# GOAL OF THE EXERCISE
Continue the passage below on Bayesian parameter estimation, picking up right after its final sentence.

======== PASSAGE TO READ

Whereas the *χ*^{2} and MLE methods attempt to estimate a single “best-fitting” value for each parameter, Bayesian approaches generate posterior distributions for each parameter, including both a point estimate (e.g., mean or median) and a measure of confidence in that estimate (e.g., the standard deviation SD or confidence interval CI). For example, Figure 7B shows posterior distributions (or simply “posteriors”) for the five DDM parameters; for visual comparison, the priors are plotted as red lines, and at this scale they now appear as nearly flat lines near *y* = 0. For example, whereas the prior estimate for *z* treated all values in the range from 0 to 1 as equally plausible, the posterior estimate for *z* has mean 0.60, indicating a mild but definite response bias (toward the upper boundary and r2); the narrow width (SD = 0.2) indicates high confidence that the true value lies in the body of the posterior. In this case, we can say that information from the data has “overwhelmed” the priors, resulting in much more closely specified posteriors.

Calculating posterior distributions is extremely computationally intensive, and direct solution is generally intractable: i.e., there is no known mathematical way to directly calculate the posteriors from the priors and the data. Instead, approaches such as Markov Chain Monte Carlo (MCMC) methods leverage computer power to generate approximate solutions (for a readable introduction to MCMC methods, see van Ravenzwaaij et al., 2018).

================
======== DATASET RECORDS

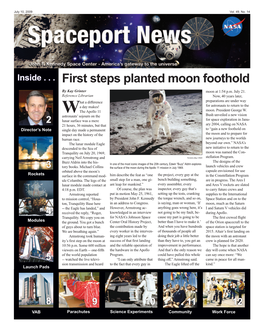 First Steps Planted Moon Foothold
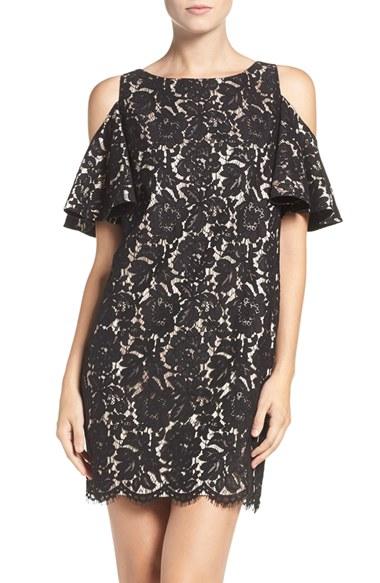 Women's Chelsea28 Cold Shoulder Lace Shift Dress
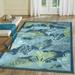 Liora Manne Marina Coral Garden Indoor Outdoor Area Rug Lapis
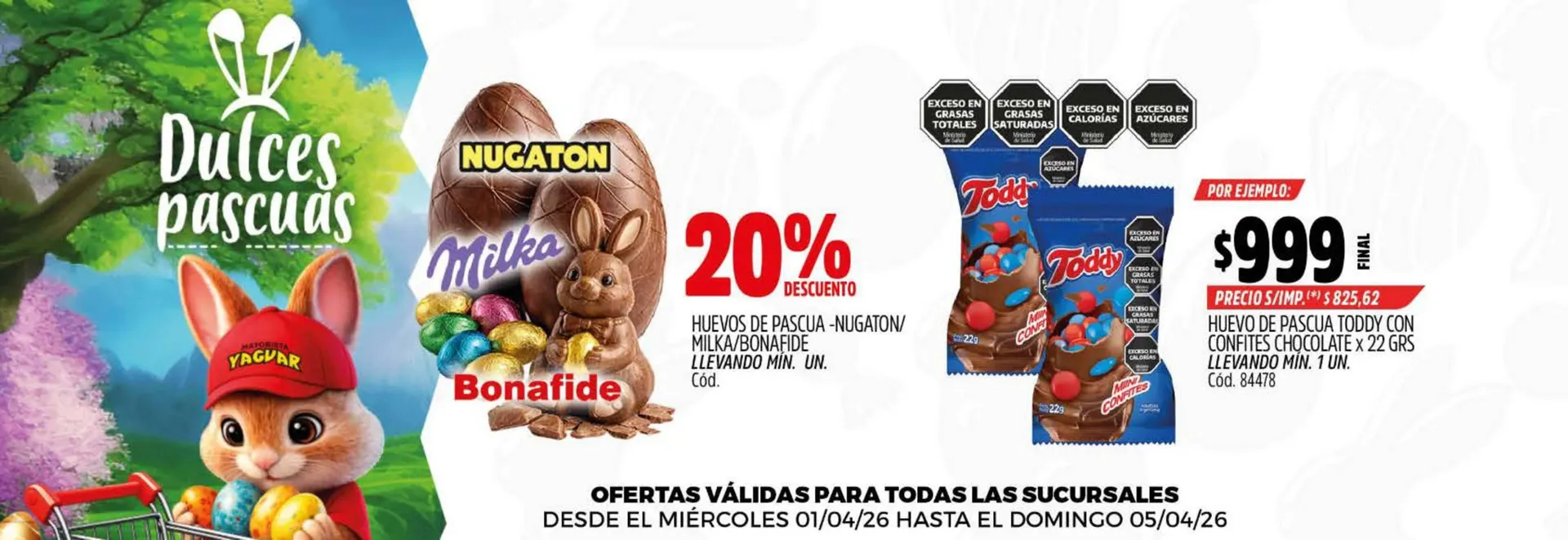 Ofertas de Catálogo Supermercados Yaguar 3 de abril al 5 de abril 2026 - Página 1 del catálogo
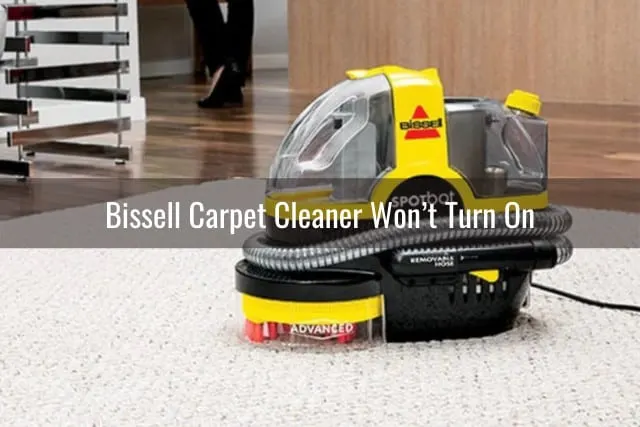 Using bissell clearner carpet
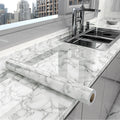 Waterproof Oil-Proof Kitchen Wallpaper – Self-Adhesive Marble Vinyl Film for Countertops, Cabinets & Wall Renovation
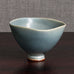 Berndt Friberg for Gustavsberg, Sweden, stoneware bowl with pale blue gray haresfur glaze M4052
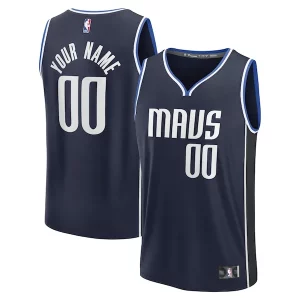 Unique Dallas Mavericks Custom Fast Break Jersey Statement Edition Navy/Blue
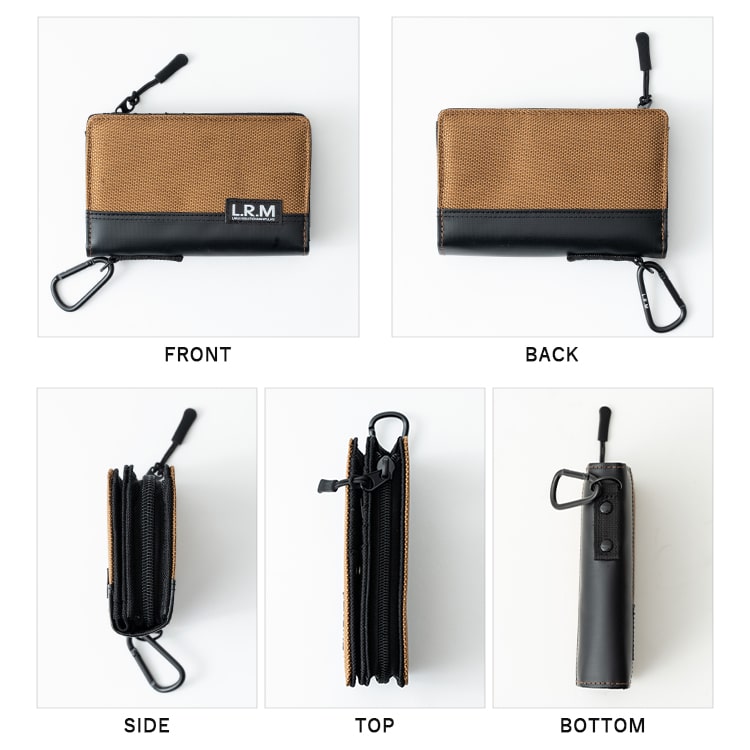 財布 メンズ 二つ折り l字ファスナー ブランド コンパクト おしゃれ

================

# YOUR RESPONSE
In brief, MCMC methods estimate a distribution by repeatedly drawing “sample values” to form a “chain” of values for each parameter. A simple version of MCMC might run as follows: At the first step or iteration of the chain, a value is selected at random for each parameter from the prior distributions, and the resulting model is evaluated (here, the DDM would be run and *LLE* computed). At the next iteration, the distribution of one of the parameters is perturbed slightly, perhaps by slightly altering its mean or SD, and new parameter values are drawn at random from the distributions, and the model is run again. If the result is an improvement (e.g., improved *LLE*), then the updated parameter values are used for the next step in the chain; otherwise, the old parameter values are retained. The process is repeated hundreds or thousands of times, until no further improvements are discovered, at which point the process is said to have converged on a solution: a set of distributions (posteriors) for each parameter.

If we are examining a DDM with five free parameters (*a, z, Ter, d.s1, d.s2*), then typically all the parameter values are updated at each iteration (often, by holding all the other parameters constant at their current values while we perturb and evaluate each one in turn). Therefore, each sample in the chain contains updated values for all the parameters.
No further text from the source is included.